Esta
fachada occidental es considerada una obra maestra del barroco leonés, levantada entre finales del siglo XVII y principios del XVIII por los arquitectos Francisco y Manuel de la Lastra Alvear. Estructura de
Retablo Pétreo: La fachada central está diseñada meticulosamente como si fuera un
monumental retablo de
iglesia tallado en
piedra.
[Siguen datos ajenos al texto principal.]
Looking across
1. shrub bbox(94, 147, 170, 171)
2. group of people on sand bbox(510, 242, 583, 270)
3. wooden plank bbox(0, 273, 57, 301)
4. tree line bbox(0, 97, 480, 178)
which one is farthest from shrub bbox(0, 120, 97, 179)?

Está llena de
hornacinas,
columnas decoradas y un sinfín de relieves escultóricos que narran escenas evangélicas. El
Rosetón Central: Justo sobre las
esculturas de la
portada se observa el gran óculo o rosetón circular, que aporta luz al interior del templo. Los Arbotantes: A los lados del cuerpo central se aprecian unos llamativos arbotantes y puentecillos de piedra curvados que conectan orgánicamente la estructura del hastial con las dos grandes
torres laterales. Las Dos Torres: Aunque en la imagen están cortadas por el encuadre, flanquean esta entrada. Como curiosidad que podrás ver desde la
plaza, ambas torres son de tonalidades de piedra diferentes debido a que la de la izquierda (
Torre Vieja) sufrió daños por el terremoto de Lisboa en 1775 y su reconstrucción se retrasó notablemente.